2- Increase investment in Texas-based research initiatives. Advocates are asking officials to enhance the funding rate for the Texas Research University Fund and maintain the funding level for the Governor’s University Research Initiative. Stronger investment in research aimed at solving the complex challenges facing our state stimulates the state’s economy and creates invaluable opportunities for students to gain hands-on, practical experience in their chosen fields while receiving instruction from world-class faculty.

3- Invest to support the innovations and productions of semiconductors in Texas. In the summer of 2022, Congress passed the CHIPS and Science Act, which provides over $52 billion for American semiconductor research, development, manufacturing, and workforce development. This funding will help secure domestic supply chains, create tens of thousands of jobs, and catalyze hundreds of billions more in private investment. A state investment in this area will uniquely position Texas to compete for the $13 billion in federal R&D funds and become a national leader in the semiconductor industry. Combined, respective funding for the Texas Institute for Electronics (TIE) and the Texas A&M Engineering Experiment Station (TEES) will enable the state to address national defense and secure commercial production challenges.

4- Invest in student mental health services. With more students seeking mental health services, the costs of these services have increased by 76% at Texas A&M since 2020 and are projected to increase by an additional 150% by FY25 to meet demands for care. UT Austin and Texas A&M have seen a 30% increase in students seeking mental health care or experiencing a mental health crisis, and both institutions have enhanced outreach, resources, and created new care pathways to help serve them.

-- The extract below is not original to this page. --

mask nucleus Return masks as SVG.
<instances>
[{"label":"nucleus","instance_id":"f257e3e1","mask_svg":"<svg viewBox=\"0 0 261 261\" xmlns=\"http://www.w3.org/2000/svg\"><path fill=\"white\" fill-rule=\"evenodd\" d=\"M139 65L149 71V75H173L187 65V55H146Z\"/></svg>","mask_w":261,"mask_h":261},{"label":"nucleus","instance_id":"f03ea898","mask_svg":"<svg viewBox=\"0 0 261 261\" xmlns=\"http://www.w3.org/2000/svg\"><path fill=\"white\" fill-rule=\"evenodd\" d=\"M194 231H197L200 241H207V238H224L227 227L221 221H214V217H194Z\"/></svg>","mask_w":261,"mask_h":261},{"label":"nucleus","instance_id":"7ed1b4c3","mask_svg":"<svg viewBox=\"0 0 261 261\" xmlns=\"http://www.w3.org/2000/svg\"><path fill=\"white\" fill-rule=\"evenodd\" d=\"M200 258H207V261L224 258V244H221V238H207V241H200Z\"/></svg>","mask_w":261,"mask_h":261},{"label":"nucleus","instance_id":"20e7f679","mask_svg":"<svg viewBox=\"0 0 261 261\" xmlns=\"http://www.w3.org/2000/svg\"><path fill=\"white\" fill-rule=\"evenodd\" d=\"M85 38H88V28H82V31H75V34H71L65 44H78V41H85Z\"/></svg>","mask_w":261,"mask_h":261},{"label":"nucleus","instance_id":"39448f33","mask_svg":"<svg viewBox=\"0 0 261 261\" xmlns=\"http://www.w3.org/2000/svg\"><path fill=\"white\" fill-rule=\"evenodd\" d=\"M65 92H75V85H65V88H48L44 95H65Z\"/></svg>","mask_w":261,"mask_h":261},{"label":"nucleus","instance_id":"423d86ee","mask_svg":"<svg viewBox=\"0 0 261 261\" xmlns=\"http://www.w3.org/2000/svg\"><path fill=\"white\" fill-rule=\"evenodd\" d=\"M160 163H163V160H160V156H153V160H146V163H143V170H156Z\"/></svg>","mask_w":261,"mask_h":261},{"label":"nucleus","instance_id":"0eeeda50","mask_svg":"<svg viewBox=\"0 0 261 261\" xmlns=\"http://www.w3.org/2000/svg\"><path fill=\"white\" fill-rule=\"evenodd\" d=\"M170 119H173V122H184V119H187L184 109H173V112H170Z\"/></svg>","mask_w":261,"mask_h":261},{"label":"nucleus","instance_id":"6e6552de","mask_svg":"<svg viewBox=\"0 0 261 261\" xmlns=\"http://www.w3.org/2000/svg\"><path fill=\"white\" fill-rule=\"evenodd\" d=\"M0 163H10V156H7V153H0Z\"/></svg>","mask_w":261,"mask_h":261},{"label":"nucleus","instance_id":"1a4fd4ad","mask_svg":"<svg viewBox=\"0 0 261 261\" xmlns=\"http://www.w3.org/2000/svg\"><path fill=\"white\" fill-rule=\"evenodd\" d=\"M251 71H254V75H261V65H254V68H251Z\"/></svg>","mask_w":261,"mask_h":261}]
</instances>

5- Fully fund military veteran legacy education benefits through the Texas Hazlewood Act. Honor the legislature’s commitment to our military veterans, as created in the Hazlewood Act, by fully funding costs specifically associated with children of eligible service men and women — referred to as “Legacy” beneficiaries. The Hazlewood Act, enacted by the Legislature in 1943, is a State of Texas benefit that provides tuition exemptions for qualified military veterans with up to 150 hours at public institutions of higher education. In 2009, this benefit was expanded with the Hazlewood “Legacy” benefit, allowing veterans to transfer their well-deserved tuition exemption to any eligible dependent children. However, it is largely an unfunded mandate on public institutions of higher learning in Texas. The cost of these tuition “waivers” is ultimately passed on to other students — through higher tuition and fees — enrolled at their respective campuses. The average impact of a Hazlewood “legacy beneficiary” waiver passed on to other students is approximately $196 at UT Austin and $270 per year at Texas A&M. Texans, through action by their State Legislature, committed that our military veterans and their eligible dependents can have the benefit of a tuition exemption at public institutions of higher education. UT Austin and Texas A&M share a collective commitment to care for and honor the sacrifice of our service men and women. With an ever-growing number of eligible dependents matriculating each academic year, UT Austin and Texas A&M cannot sustain these costs without significant increases in tuition for non-eligible students.